Ride-sharing app Taxify plans Kampala launch

Taxify, an Estonian ride-hailing app, has launched a trial of its service in Kampala, the seventh African city it is expanding to.

The start-up has signed up 100 taxi drivers for the pilot scheme, according to sources. It has also placed ads on Facebook for people to “drive Taxify around Kampala to earn extra money”.

The entry of Taxify comes 16 months after Silicon Valley-based Uber started operating in Kampala and parts of Wakiso. Uber currently has 48,000 active riders and 1000 drivers in Uganda, according to figures it shared recently.

Uganda is the fourth sub-Saharan Africa country Taxify is expanding to. Currently, it operates in South Africa, Kenya, and Nigeria. In Kenya it operates in Nairobi – where it launched in June 2016 – and Mombasa, where it launched this September.
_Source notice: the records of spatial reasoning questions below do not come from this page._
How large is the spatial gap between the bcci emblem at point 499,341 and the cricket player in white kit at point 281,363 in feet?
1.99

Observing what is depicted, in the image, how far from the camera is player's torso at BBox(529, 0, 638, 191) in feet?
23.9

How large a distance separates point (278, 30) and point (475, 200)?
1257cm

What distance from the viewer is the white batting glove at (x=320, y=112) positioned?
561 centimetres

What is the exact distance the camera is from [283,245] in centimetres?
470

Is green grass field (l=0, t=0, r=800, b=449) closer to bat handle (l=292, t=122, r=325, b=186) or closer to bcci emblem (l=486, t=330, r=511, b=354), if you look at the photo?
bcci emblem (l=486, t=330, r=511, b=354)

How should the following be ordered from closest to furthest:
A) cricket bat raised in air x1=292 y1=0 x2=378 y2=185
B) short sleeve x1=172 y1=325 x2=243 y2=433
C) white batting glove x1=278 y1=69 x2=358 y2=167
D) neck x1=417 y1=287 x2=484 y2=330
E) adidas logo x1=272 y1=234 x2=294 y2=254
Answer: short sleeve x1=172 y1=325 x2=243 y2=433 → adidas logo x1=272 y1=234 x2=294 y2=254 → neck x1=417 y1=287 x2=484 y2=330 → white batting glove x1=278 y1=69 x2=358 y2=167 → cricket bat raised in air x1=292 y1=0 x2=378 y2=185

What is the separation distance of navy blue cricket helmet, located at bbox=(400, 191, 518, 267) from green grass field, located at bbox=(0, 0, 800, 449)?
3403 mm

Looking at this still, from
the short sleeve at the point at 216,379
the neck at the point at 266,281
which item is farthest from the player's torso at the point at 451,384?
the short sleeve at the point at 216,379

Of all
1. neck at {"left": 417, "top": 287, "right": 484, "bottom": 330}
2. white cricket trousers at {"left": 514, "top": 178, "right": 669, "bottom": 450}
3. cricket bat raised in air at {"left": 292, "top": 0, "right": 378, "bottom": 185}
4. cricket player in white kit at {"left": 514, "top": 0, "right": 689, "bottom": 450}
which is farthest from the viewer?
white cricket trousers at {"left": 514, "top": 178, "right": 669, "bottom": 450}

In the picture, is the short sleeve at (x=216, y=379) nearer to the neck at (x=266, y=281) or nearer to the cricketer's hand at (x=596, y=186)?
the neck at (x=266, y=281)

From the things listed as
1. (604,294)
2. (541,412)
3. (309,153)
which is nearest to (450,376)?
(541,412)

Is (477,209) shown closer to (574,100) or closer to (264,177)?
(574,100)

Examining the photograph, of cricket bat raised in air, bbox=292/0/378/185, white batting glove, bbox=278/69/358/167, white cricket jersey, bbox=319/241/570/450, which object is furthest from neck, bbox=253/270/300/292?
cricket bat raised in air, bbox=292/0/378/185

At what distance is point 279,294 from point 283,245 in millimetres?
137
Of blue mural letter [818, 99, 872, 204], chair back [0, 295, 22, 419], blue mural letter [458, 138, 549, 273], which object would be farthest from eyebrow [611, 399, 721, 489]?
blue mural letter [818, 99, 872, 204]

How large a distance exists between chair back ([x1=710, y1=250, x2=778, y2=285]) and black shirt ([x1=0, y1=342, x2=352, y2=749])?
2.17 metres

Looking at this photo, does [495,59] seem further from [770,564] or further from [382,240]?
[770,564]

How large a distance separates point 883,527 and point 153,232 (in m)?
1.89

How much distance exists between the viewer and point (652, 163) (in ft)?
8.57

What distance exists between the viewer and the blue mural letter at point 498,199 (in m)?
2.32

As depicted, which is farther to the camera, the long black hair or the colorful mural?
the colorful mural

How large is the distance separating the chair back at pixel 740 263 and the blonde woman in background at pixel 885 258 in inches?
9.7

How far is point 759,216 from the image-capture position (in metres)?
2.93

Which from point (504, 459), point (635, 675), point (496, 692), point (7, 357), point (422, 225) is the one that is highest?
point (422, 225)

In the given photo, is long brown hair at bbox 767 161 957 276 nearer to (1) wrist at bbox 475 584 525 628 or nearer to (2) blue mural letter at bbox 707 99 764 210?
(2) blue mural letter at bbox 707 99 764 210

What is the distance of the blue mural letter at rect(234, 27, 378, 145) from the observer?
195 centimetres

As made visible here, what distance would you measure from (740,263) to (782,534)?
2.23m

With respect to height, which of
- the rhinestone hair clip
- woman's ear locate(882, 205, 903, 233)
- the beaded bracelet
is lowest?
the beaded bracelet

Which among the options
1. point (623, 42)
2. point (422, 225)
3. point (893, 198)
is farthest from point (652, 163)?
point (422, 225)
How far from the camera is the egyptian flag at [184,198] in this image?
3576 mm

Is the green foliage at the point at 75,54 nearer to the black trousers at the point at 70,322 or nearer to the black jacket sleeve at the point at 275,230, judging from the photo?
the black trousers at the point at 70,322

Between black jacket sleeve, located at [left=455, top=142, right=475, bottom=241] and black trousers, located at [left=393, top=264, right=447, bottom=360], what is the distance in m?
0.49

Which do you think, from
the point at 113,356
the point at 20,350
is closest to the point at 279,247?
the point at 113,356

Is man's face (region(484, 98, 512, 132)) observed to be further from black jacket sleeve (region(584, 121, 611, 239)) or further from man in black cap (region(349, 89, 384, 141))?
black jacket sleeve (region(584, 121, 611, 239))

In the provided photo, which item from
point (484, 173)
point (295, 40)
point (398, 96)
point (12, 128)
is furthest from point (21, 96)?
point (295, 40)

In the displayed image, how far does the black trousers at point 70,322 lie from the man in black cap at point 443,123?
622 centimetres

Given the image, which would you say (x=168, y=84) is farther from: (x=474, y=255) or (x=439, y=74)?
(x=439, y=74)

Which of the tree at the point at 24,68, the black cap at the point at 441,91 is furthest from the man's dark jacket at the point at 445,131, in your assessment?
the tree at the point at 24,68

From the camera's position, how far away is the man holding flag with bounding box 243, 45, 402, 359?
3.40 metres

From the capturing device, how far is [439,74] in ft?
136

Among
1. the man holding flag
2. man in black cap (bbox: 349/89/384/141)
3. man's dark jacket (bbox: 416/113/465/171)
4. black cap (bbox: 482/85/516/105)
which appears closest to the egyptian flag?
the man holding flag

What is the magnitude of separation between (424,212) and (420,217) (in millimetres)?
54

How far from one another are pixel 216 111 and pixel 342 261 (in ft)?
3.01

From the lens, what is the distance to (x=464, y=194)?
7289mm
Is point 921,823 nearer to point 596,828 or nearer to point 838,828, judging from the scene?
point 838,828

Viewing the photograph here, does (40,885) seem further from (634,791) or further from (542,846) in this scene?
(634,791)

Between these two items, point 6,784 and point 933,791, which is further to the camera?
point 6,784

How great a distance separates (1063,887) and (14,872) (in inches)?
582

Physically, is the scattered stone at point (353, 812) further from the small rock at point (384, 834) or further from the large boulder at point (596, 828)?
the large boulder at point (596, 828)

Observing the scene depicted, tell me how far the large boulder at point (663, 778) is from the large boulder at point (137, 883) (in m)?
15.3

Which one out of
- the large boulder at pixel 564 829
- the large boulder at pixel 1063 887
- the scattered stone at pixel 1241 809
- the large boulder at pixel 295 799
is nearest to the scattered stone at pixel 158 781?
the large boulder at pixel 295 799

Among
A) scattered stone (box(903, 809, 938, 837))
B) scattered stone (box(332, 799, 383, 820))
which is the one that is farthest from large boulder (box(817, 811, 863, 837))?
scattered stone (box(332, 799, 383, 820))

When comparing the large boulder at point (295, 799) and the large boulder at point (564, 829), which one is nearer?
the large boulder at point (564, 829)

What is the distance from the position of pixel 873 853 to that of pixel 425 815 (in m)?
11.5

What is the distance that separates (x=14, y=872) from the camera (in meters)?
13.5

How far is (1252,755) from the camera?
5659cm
The app typically charges a 15% commission on trip fares, with drivers retaining the rest. This makes it an attractive option for drivers when compared to Uber, which takes a 25% cut.

“Taxify’s biggest advantage is the focus on good service by treating the drivers and riders better than other platforms. This means having higher pay for drivers, thanks to lower fees,” its chief executive, Markus Villig, told Reuters.

That argument will resonate well with Uber drivers in Kampala who have grumbled about the app since it cut prices in February. Several drivers this website has spoken to say this, in addition to fewer incentives compared to when it had just launched, reduces what they earn from Uber to a bare minimum. Some have resorted to cheating customers, blaming the low earnings.

The prices that show in the Taxify app are lower than those charged by Uber. Its base fare is Shs950 versus Uber’s Shs1,100, and each kilometre costs Shs600 while every minute on the trip is charged Shs150; Uber charges Shs750 and Shs150 per kilometre and per minute, respectively.

Getting a taxi through Taxify at the moment is next-to-impossible, however. Although the app allows booking and setting a destination – unlike a few weeks back when those options were unavailable – it kept showing that no drivers were available. The best we got in our repeated attempts to order was: “All cars are busy. Please try again.”

The company told Uganda Business News it is “currently not ready to disclose the details yet” about its expansion to Kampala.